### MATERIAL PROVIDED:
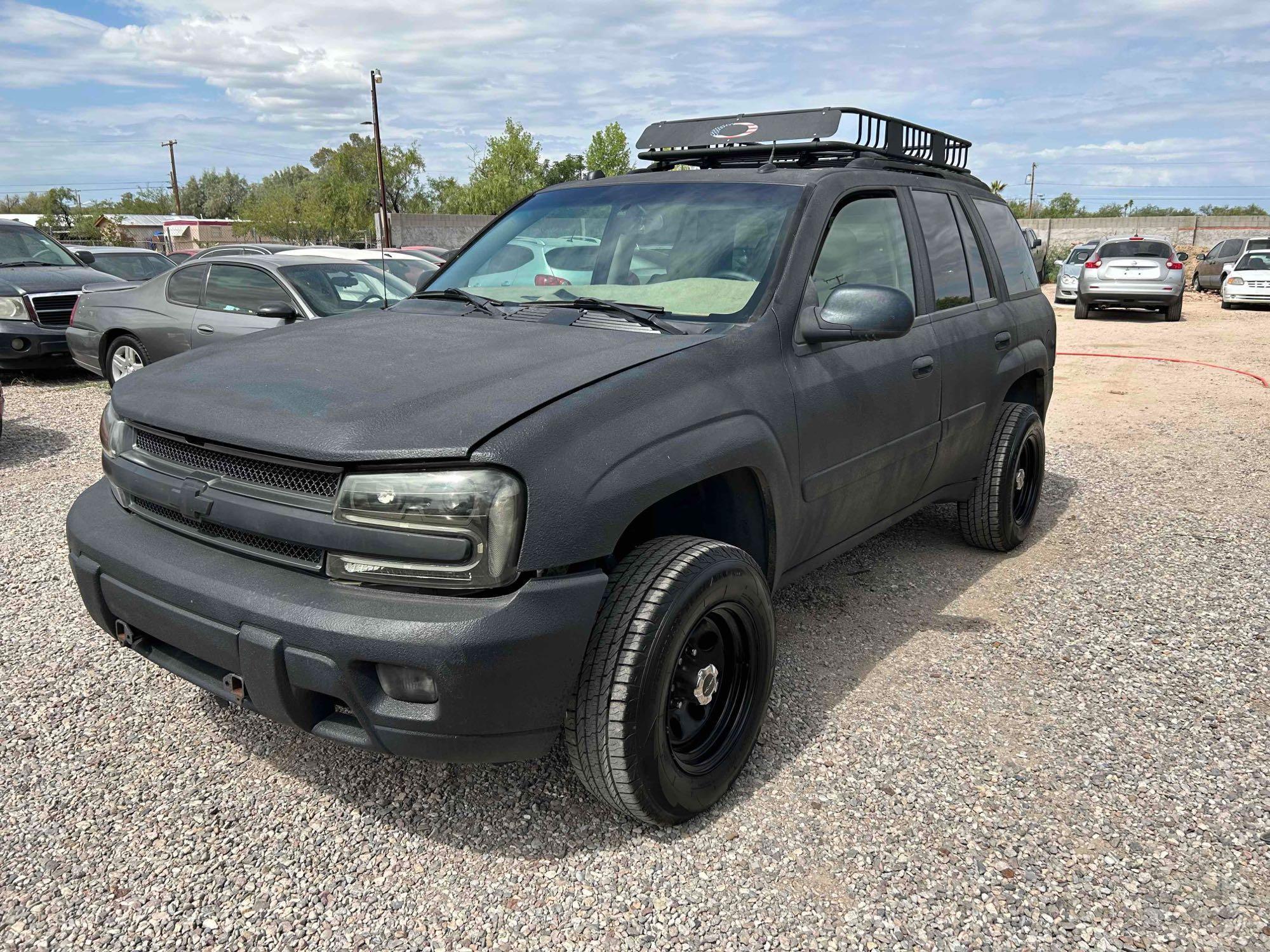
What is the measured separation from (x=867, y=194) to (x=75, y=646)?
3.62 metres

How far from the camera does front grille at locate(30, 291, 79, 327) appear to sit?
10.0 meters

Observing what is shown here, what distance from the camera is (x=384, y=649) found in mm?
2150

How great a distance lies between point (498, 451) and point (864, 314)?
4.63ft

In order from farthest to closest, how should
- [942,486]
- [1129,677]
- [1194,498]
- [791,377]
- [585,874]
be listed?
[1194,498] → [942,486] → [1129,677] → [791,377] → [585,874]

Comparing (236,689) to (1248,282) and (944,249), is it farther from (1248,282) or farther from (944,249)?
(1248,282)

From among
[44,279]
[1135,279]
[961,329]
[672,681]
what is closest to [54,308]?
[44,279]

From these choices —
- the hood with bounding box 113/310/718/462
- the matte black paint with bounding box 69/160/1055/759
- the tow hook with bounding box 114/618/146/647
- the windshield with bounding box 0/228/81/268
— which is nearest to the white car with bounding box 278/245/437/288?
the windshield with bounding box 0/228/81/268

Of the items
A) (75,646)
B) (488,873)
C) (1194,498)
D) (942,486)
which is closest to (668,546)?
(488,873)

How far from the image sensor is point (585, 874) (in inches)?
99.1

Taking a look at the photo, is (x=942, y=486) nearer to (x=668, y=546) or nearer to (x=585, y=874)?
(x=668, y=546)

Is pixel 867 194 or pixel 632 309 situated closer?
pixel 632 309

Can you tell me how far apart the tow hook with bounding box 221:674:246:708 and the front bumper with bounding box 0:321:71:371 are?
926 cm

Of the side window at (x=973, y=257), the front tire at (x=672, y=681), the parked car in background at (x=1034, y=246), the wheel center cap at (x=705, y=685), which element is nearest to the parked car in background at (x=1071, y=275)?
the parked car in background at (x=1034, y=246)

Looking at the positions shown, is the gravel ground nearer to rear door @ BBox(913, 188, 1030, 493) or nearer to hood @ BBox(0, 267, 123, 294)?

### WHAT NEEDS TO BE DONE:
Set down, word for word, only the lines running from the line with "How far from the camera" to the last line of the listing above. Both of those lines belong in your answer.

### ANSWER TO THE TASK:
How far from the camera does front grille at locate(30, 291, 79, 327) appear to sit?
10.0 meters

Observing what is shown here, what distance from the camera is (x=384, y=649) found in mm?
2150

How great a distance lies between point (498, 451) and point (864, 314)?
4.63ft

In order from farthest to closest, how should
- [942,486]
- [1129,677]
- [1194,498]
- [791,377]
- [585,874]
be listed?
[1194,498] → [942,486] → [1129,677] → [791,377] → [585,874]

Comparing (236,689) to (1248,282) and (944,249), is it farther from (1248,282) or farther from (944,249)?
(1248,282)

From among
[44,279]
[1135,279]
[961,329]
[672,681]
what is closest to [54,308]?
[44,279]

From these choices —
- the hood with bounding box 113/310/718/462
- the matte black paint with bounding box 69/160/1055/759
- the tow hook with bounding box 114/618/146/647
- the windshield with bounding box 0/228/81/268
— which is nearest to the white car with bounding box 278/245/437/288?
the windshield with bounding box 0/228/81/268

Of the items
A) (75,646)
B) (488,873)
C) (1194,498)
D) (942,486)
which is closest to (668,546)?
(488,873)

How far from the image sensor is point (585, 874) (in inches)?
99.1

Taking a look at the photo, is (x=942, y=486) nearer to (x=668, y=546) or nearer to (x=585, y=874)?
(x=668, y=546)

Is pixel 867 194 or pixel 632 309 situated closer?
pixel 632 309

Can you tell me how far apart the tow hook with bounding box 221:674:246:708 and the front bumper with bounding box 0:321:71:371 are?
926 cm

Of the side window at (x=973, y=257), the front tire at (x=672, y=681), the parked car in background at (x=1034, y=246), the wheel center cap at (x=705, y=685), which element is nearest to the parked car in background at (x=1071, y=275)?
the parked car in background at (x=1034, y=246)

Looking at the positions shown, is the gravel ground nearer to rear door @ BBox(913, 188, 1030, 493) or nearer to hood @ BBox(0, 267, 123, 294)?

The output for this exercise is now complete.